Problem requirements:
Repeat the listing below in full and exactly. Pictures are to be omitted.

Information shown START

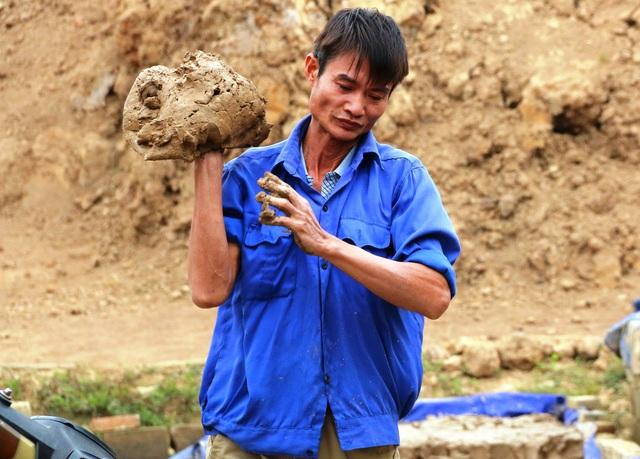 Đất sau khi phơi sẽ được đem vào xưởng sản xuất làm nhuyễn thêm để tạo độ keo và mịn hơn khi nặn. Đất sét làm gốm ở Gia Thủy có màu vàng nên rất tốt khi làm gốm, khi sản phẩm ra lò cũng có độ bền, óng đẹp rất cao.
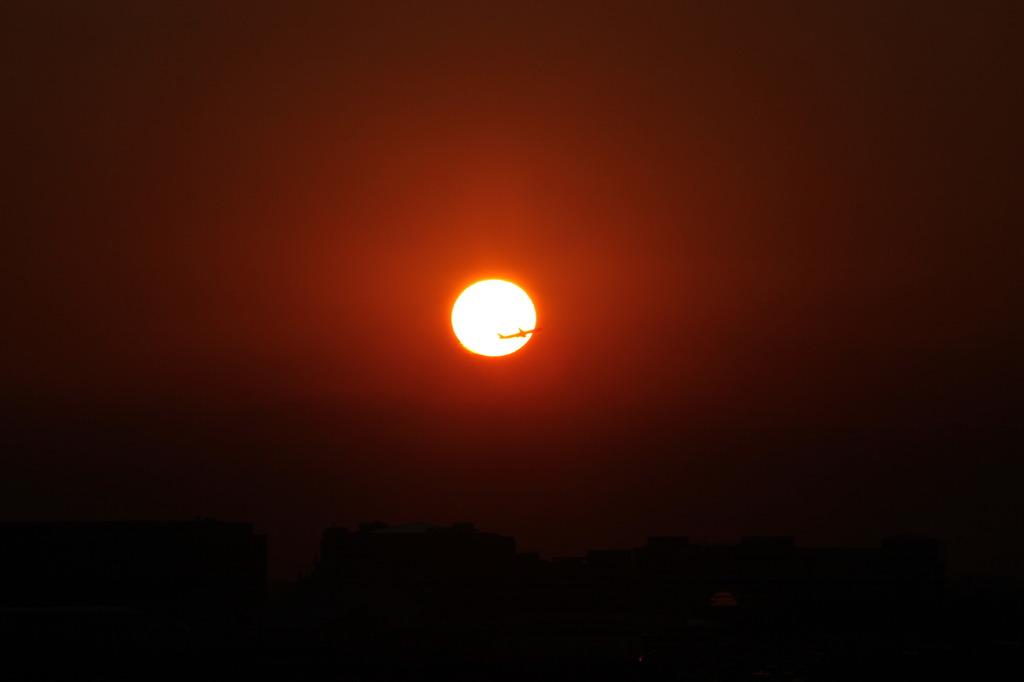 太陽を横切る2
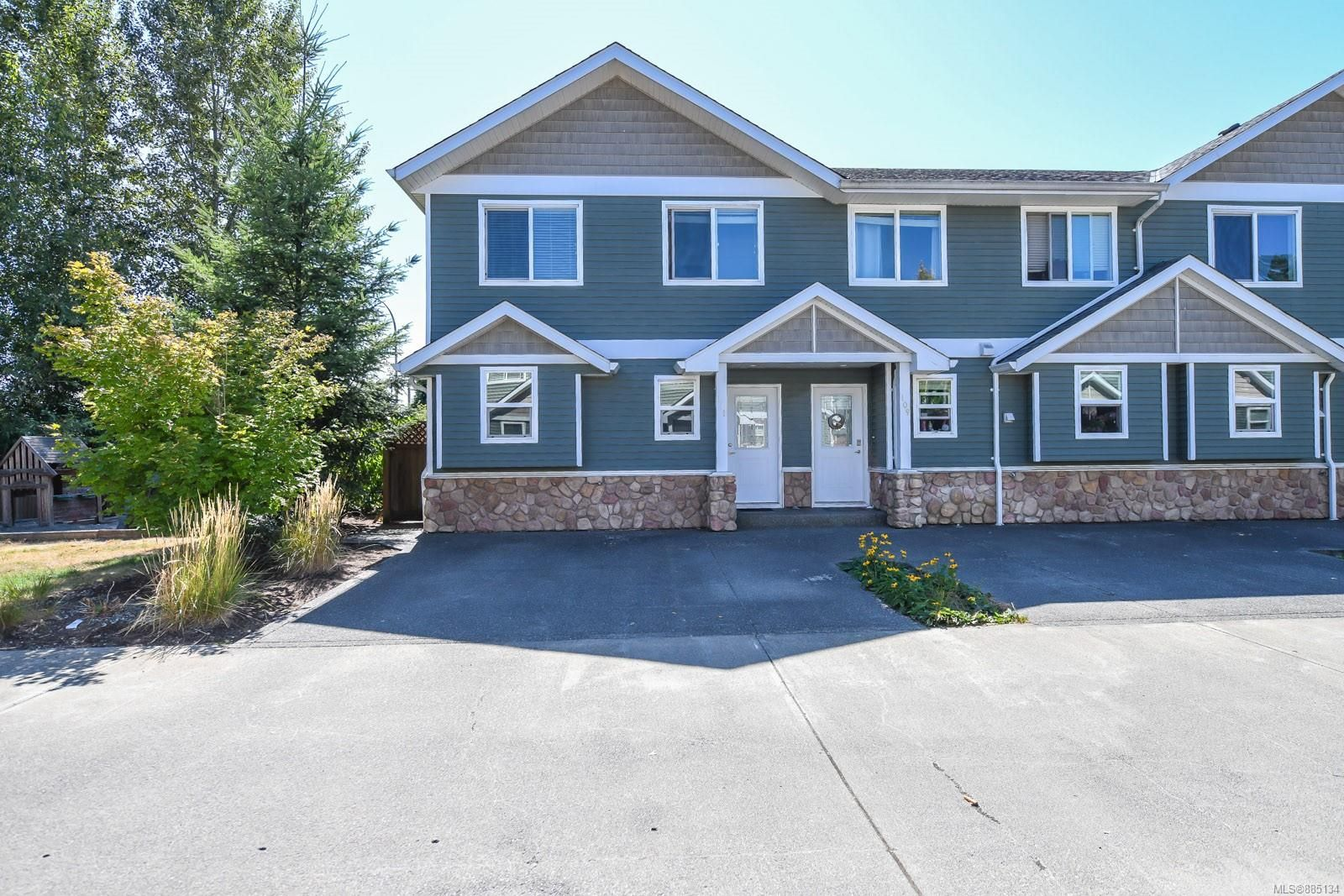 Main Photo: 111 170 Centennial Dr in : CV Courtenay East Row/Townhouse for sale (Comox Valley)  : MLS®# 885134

Information shown END

Output below:
 Đất sau khi phơi sẽ được đem vào xưởng sản xuất làm nhuyễn thêm để tạo độ keo và mịn hơn khi nặn. Đất sét làm gốm ở Gia Thủy có màu vàng nên rất tốt khi làm gốm, khi sản phẩm ra lò cũng có độ bền, óng đẹp rất cao.
 太陽を横切る2
 Main Photo: 111 170 Centennial Dr in : CV Courtenay East Row/Townhouse for sale (Comox Valley)  : MLS®# 885134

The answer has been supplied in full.